South Island company index rallies

South Island listed companies have rallied from a mid-year slump to notch up a 8.5% - or total $348 million - gain in the market capitalisations of the combined 30 companies.

The Deloitte South Island Index revealed that for the quarter to September the index had more than regained the losses of the previous quarter and was well up on the same period last year.

Of the 30 companies, 60% (18) saw a rise in market capitalisation, 20% (6) maintained their capitalisation and the other 20% registered a decline.

In dollar value, hard coking coal miner Pike River Coal made a $101 million, or 28.5%, gain in its capitalisation, while in percentage terms, New Zealand Farming Systems Uruguay was up 50%, with a $51.3 million gain and Skellerup Holdings up 38.2%, or $49.7 million.

The Deloitte South Island Index market capitalisation of $4.45 billion was $891 million higher than at September 2009, corporate finance partner in Deloittes Christchurch office Paul Munro said in a statement yesterday.

"South Island listed companies have mostly rebounded from a mid-year slump but the retail sector continues its decline," he said.

Pike River exported its second shipment of coal but its share price had softened since, after it announced a downgrade of as much as 45% in forecast coal production, because of problems developing underground service roads in its tunnel.
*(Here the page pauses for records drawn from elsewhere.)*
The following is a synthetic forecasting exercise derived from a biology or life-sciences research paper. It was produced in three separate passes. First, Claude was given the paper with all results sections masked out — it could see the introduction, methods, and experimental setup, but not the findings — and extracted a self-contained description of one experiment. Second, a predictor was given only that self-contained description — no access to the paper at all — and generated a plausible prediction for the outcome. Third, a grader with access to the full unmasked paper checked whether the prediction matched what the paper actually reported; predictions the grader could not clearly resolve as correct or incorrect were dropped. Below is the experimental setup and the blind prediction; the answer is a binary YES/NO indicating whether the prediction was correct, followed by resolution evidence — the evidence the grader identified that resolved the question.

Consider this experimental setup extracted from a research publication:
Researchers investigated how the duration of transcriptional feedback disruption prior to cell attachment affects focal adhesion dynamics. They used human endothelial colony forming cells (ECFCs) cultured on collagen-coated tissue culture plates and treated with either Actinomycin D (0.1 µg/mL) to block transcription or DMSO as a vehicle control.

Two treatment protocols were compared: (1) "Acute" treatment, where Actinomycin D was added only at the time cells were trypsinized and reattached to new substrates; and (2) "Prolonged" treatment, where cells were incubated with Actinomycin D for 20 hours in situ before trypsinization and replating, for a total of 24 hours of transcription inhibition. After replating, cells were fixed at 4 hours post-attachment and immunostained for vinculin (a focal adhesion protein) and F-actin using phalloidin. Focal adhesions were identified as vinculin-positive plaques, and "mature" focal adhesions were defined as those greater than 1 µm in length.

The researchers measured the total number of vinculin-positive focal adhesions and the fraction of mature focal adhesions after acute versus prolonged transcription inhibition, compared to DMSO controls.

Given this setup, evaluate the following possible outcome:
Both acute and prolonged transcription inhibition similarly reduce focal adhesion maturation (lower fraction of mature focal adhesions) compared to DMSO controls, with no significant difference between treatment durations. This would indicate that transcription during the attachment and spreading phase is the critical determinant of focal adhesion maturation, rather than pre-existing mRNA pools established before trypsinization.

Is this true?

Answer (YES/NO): NO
Farming Systems' gain went in tandem with the successful $120.3 million takeover of the Uruguayan dairying company by Singapore-based Olam International, which is expected to inject a further $60 million into the cash-poor business, while Skellerup rebounded following an improved second-half performance.

Mr Munro said the Christchurch earthquake and failure of South Canterbury Finance did not appear to have had an immediate impact on the trading performance of South Island companies.

The index recorded a 4.9% increase during the month of September.

"There may be a dip in the short term as damages continue to be assessed, but it is likely growth will pick up next year as rebuilding gets into full swing," Mr Munro said.

However, he cautioned that the Deloitte index did not reflect the recent New Zealand Institute of Economic Research survey which indicated a drop in business confidence and activity in New Zealand, although this may be borne out in the next quarter.

"The South Island has fared particularly well this quarter but it would be a brave man who would predict a similar increase in the year's final quarter," Mr Munro said.

In terms of sector movements, almost all sectors experienced growth in market capitalisation for the quarter, with primary sector companies leading the way with a 19.9% improvement.

Mr Munro said the South Island would continue to be influenced by the strength of the global recovery, and that of the wider New Zealand economy, but the important primary sector continued to show signs of a turnaround.

The retail sector fell by 6.8% during the quarter. The decline in retailing followed a poor performance in the previous quarter, which amounts to a 22.3% decline during the past six months, he said.

The most significant index decline was experienced by Kathmandu Holdings Ltd, which lost 7%, or $30 million, of its market capitalisation in the quarter, after falling short of its earnings forecast.